Alright, so tweeting from Guatemala in general probably isn't a problem, but you may want to limit your activity to details of your previous night's dinner exploits or mourning the death of Billy Mays. For example Twitter user Jeanfer, or @Jeanfer if you're a trendy fuckstick, will have a good long while to think about what happens when you get too comfortable with the idea of Internet anonymity. Check out this saucy tweet...
Seriously! That takes some cojones! What's that? You want us to translate? Jesus tap dancing Christ you're lazy. Fine, it says, "The first action people should take is to remove cash from Banrural, and break the banks of corrupt people #escandalogt." Also, cojones are testicles, or "balls" as the kids like to say.
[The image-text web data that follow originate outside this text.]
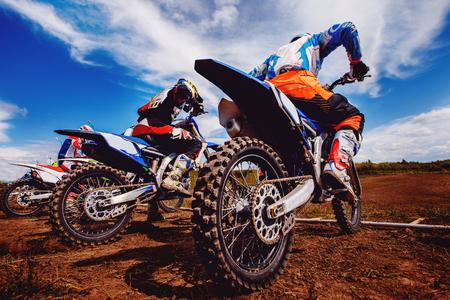 Team van atleten op mountainbikes start, rook en stof vliegen van onder de wielen in het hele land. Concept actieve rust motorcross.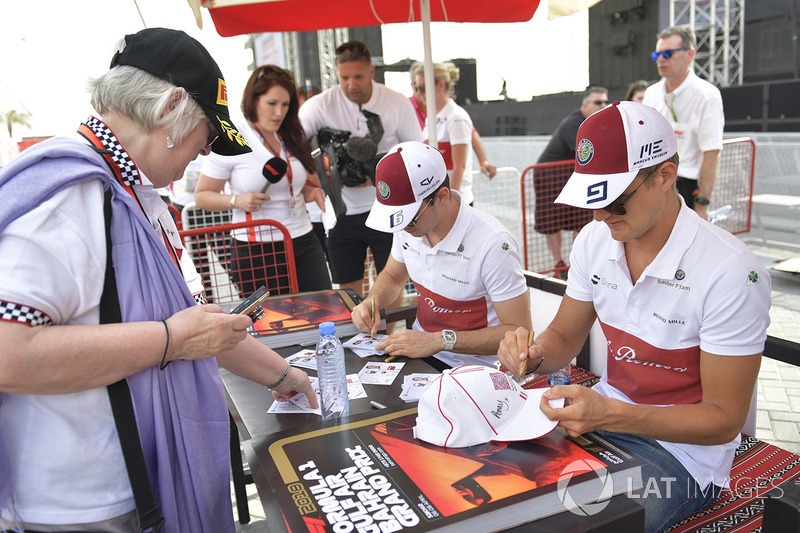 Charles Leclerc, Sauber and Marcus Ericsson, Sauber sign autographs for the fans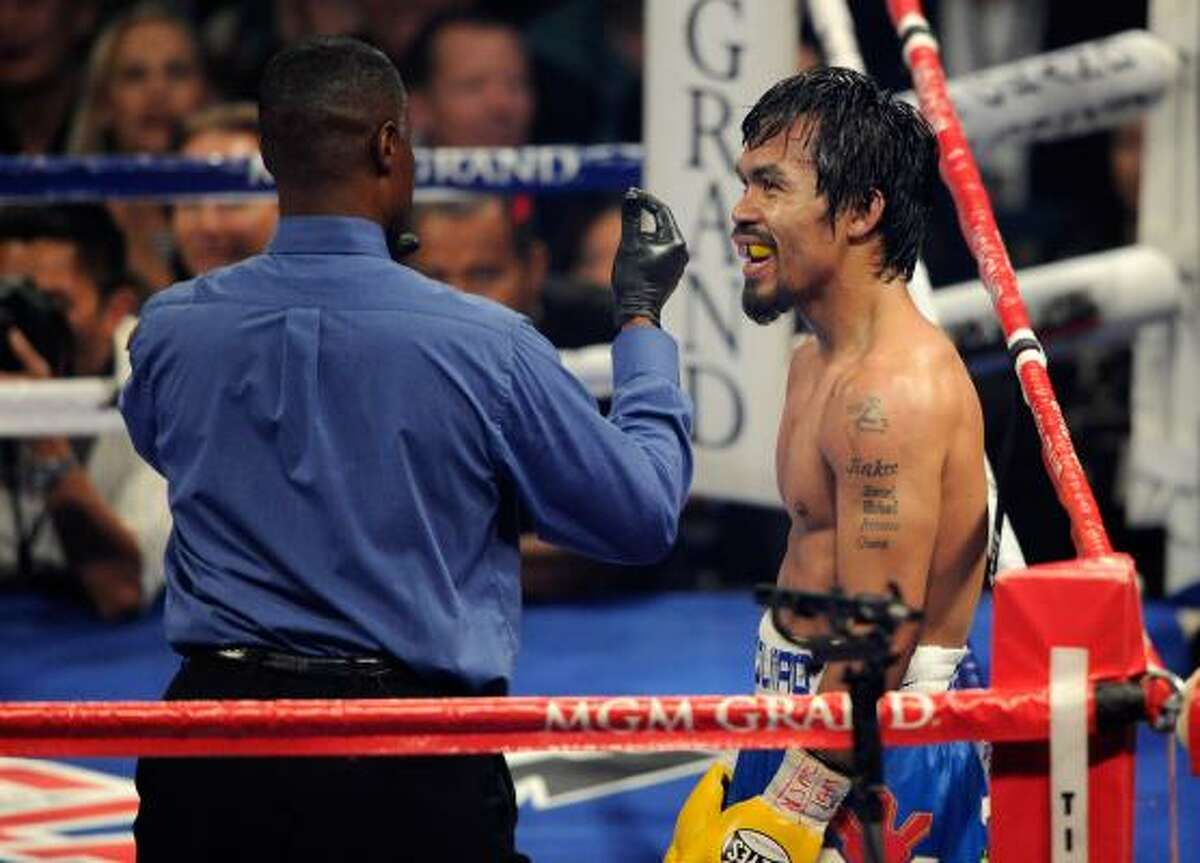 Referee Kenny Bayless counts after Manny Pacquiao is knocked down in the 10th round by Shane Mosley.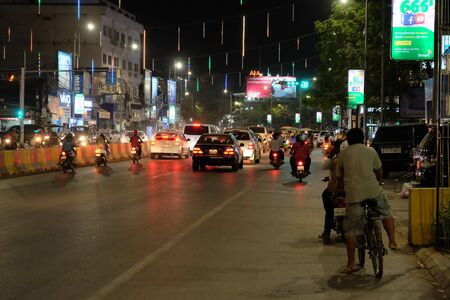 Siem Reap, Cambodia, December 23, 2018 Vehicles are waiting at the traffic light. Cyclist at night on the roadway. Night traffic of the Asian city.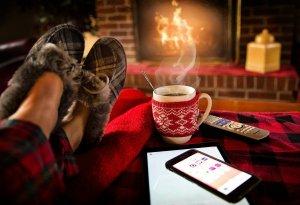 Neben ein Paar mit kuscheligen Hausschuhen bekleideten Füßen steht eine dampfende Tasse Tee. Im Hintergrund brennt ein Kaminfeuer.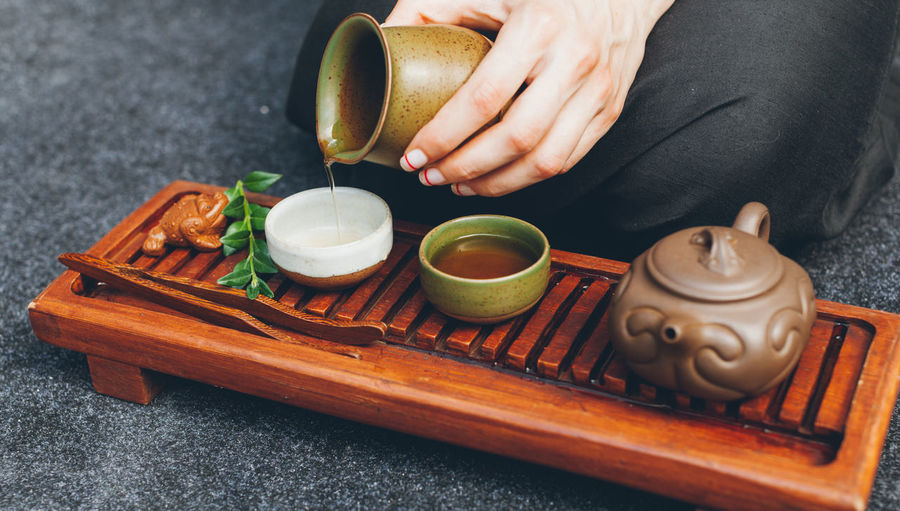 Cropped hand pouring tea in cup on table
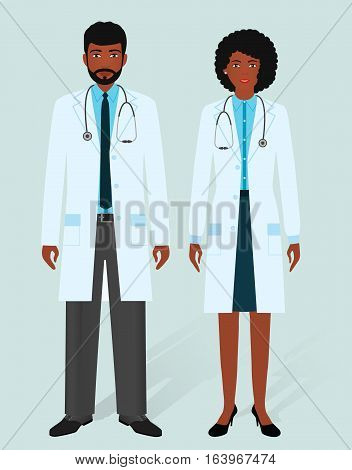 Hospital staff concept. Man and woman african american doctors in medical gowns. Medical people. Flat style vector illustration.
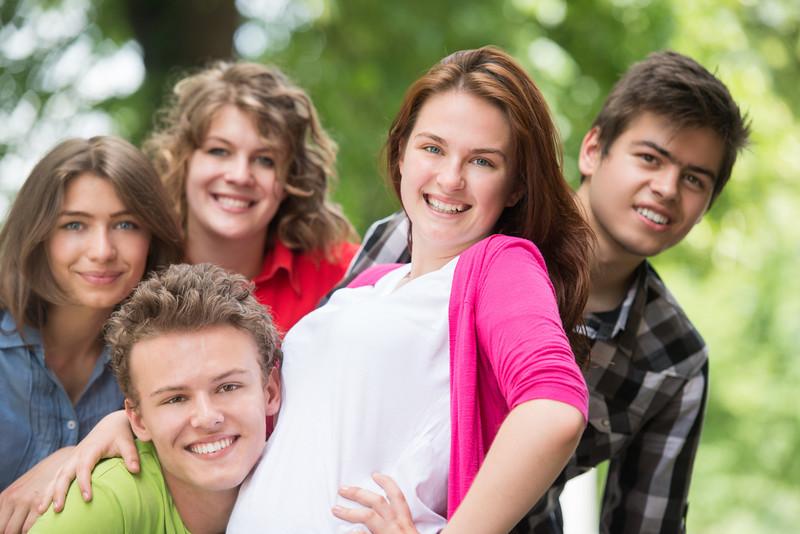 Five teenagers posing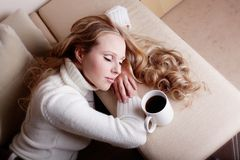 Blond girl with coffee cup Royalty Free Stock Images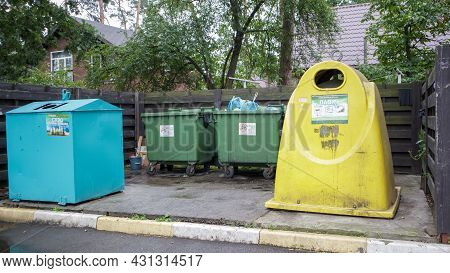 Four Plastic And Metal Garbage Bins For Sorting Waste In The Courtyard Of A Residential Street. Garb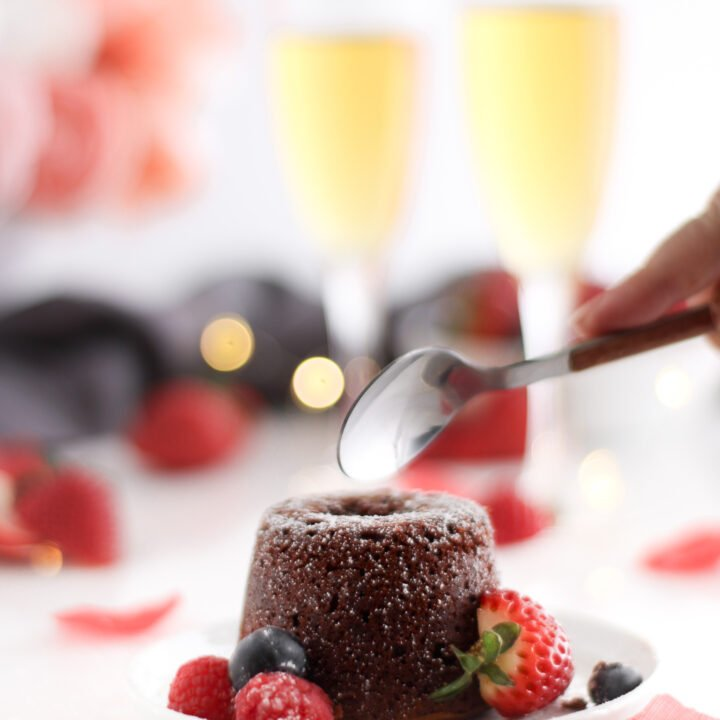 gluten free molten lava cake surrounded by fresh berries in a perfect scene for a valentines day treat for two.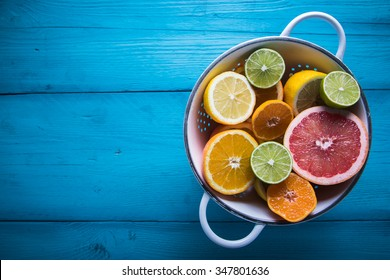 Vibrant citrus half cut fruits on wooden table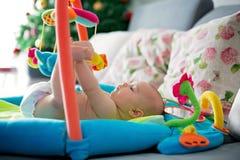 小男婴,在家使用与五颜六色的玩具 免版税库存图片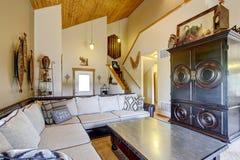 Hemtrevlig vardagsrum med det höga trävälvde tak- och mattgolvet Royaltyfri Fotografi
As for the #escandalogt thing, that is a Twitter hash tag used to identify tweets relating to the assassination of Guatemalan attorney Rodrigo Rosenberg. You see, shortly before his death, Rosenberg posted a YouTube video claiming that then Guatemalan president Alvaro Colom was going to have him killed. Not one to back down from a challenge, Colom did just that (allegedly). Rosenberg was indeed assassinated a few days later. A video of Rosenberg's plea mashed up with a Black Eyed Peas song has yet to be posted, but give it time. Anyway, because Banrural was linked to the scandal that led to Rosenberg's assassination, Jeanfer suggested a run on the bank in an effort to bankrupt them.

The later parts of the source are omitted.